** START SUPPLIED RECORDS **

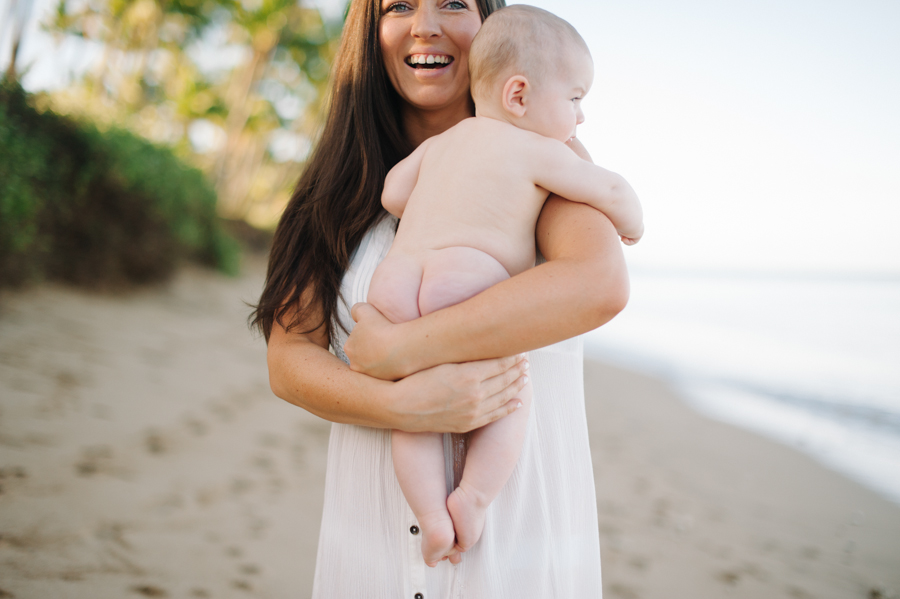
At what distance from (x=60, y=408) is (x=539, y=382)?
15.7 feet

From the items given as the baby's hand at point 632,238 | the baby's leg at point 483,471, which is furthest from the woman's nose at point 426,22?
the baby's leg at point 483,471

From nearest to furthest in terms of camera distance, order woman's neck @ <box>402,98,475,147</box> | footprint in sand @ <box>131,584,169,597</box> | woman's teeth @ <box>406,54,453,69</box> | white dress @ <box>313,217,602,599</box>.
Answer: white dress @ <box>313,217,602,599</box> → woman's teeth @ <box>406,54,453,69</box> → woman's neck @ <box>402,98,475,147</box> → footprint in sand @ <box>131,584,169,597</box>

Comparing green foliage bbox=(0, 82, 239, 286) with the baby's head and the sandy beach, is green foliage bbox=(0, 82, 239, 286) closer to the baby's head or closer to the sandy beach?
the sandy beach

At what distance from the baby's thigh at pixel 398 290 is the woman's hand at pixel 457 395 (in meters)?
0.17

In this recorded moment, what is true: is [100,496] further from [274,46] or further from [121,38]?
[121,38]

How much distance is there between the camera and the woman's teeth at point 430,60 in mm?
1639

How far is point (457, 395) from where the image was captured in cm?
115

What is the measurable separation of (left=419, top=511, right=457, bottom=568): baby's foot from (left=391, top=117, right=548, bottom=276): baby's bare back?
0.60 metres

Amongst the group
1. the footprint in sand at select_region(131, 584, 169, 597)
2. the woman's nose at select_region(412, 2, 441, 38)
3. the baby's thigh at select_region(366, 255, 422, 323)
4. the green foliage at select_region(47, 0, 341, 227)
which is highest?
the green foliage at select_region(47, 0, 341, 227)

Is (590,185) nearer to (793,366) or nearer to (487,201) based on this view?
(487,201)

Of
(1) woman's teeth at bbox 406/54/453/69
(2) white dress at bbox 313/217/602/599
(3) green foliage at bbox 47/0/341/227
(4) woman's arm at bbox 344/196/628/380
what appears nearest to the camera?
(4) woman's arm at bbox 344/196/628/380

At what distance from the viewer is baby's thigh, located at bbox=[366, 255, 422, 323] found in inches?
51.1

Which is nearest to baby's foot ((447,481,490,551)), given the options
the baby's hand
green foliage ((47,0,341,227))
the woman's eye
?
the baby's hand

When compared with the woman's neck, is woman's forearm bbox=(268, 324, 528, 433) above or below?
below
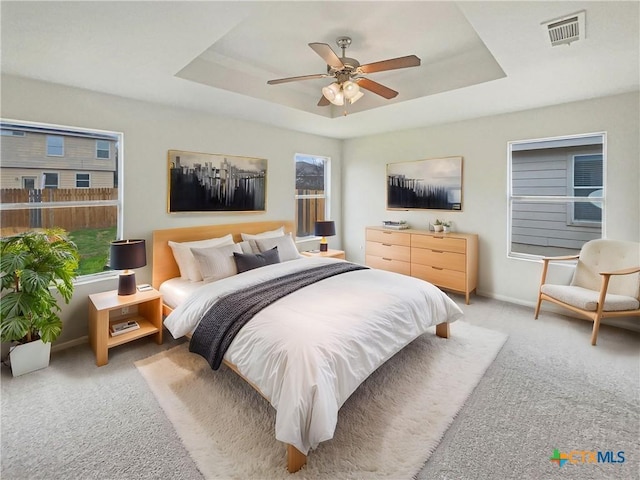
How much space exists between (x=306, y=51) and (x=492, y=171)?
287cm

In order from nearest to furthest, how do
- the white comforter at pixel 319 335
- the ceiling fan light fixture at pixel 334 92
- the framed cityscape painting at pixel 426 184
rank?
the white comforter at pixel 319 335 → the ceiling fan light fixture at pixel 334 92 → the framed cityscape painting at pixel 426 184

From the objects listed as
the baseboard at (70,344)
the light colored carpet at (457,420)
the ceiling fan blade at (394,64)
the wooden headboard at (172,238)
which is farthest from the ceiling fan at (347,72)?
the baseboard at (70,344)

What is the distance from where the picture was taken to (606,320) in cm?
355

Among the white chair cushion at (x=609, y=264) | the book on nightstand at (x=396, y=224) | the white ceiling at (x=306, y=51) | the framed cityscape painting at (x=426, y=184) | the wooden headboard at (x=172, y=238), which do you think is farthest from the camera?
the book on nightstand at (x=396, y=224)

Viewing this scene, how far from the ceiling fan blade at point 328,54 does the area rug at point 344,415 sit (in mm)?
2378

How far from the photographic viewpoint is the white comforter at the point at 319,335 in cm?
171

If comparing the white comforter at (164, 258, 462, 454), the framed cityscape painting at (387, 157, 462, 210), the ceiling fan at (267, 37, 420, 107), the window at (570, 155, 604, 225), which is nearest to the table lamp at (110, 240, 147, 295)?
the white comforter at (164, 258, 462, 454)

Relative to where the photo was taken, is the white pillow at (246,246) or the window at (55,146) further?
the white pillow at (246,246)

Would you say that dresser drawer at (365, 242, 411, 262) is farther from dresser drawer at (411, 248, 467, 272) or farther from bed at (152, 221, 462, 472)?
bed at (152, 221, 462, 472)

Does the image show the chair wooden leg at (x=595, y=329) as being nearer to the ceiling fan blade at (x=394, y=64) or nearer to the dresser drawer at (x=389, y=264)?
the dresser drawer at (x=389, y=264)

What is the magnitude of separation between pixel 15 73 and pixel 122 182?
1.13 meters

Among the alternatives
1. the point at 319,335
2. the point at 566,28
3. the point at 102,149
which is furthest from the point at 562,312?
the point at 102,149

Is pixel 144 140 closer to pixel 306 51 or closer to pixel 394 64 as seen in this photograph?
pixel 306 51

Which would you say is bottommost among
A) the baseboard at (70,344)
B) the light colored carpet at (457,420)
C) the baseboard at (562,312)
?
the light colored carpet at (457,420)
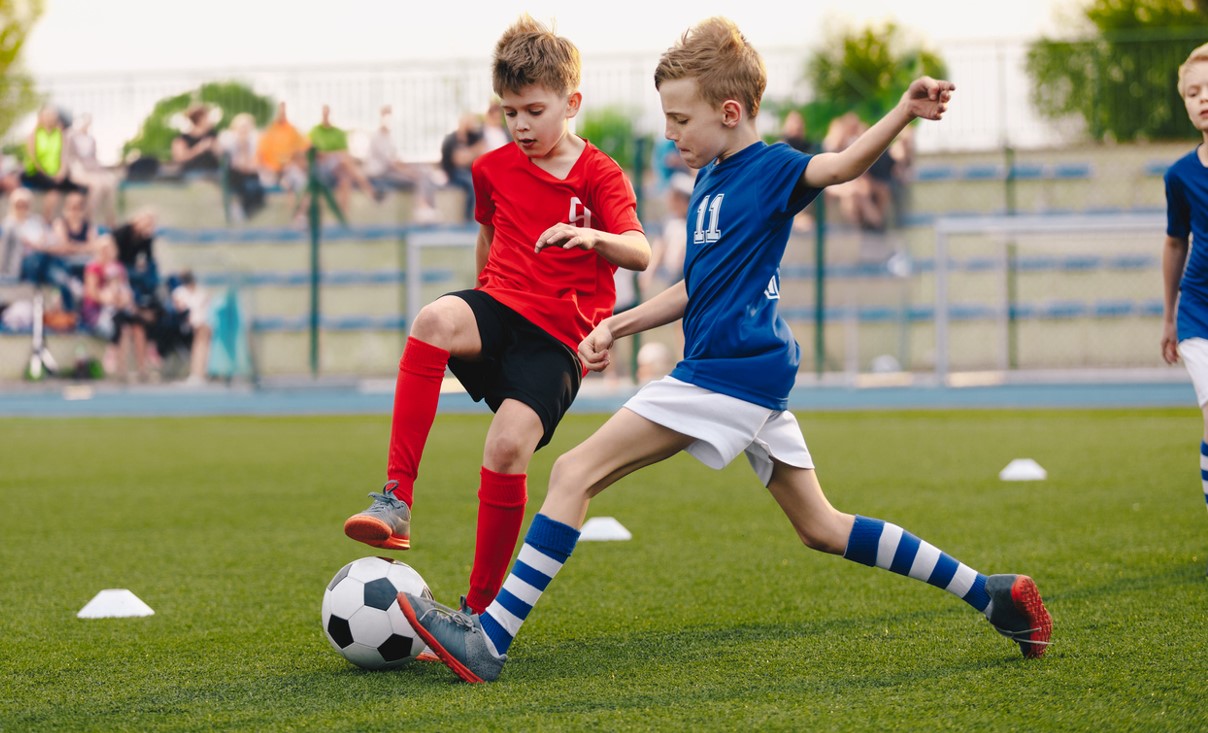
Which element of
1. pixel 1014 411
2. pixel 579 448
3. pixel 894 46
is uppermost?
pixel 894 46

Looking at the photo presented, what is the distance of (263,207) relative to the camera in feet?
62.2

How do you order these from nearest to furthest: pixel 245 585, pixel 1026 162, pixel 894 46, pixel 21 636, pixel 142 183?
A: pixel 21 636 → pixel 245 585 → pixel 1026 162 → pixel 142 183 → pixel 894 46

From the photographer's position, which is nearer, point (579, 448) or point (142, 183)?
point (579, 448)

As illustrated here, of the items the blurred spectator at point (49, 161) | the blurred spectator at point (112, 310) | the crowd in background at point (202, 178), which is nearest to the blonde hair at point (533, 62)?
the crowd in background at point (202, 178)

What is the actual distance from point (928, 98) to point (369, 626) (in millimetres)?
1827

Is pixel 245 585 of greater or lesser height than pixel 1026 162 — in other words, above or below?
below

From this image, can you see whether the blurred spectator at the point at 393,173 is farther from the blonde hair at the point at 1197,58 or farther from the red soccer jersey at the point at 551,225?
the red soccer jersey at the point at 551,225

** END SUPPLIED RECORDS **

THE TASK — Give the items above, from the line with "In this recorded" up to and including the line with "0.60 metres", as a Markdown table with the columns Num and Content, numbering each row and leaving out blank lines.

WRITTEN REPLY —
| Num | Content |
|---|---|
| 1 | In this recorded moment, what is true: is [100,496] further from [274,46] or further from [121,38]? |
| 2 | [121,38] |
| 3 | How much distance is there between the camera and the woman's teeth at point 430,60 in mm? |
| 4 | 1639 |
| 5 | How far is point (457, 395) from where the image was captured in cm? |
| 6 | 115 |
| 7 | What is the measurable separation of (left=419, top=511, right=457, bottom=568): baby's foot from (left=391, top=117, right=548, bottom=276): baby's bare back? |
| 8 | 0.60 metres |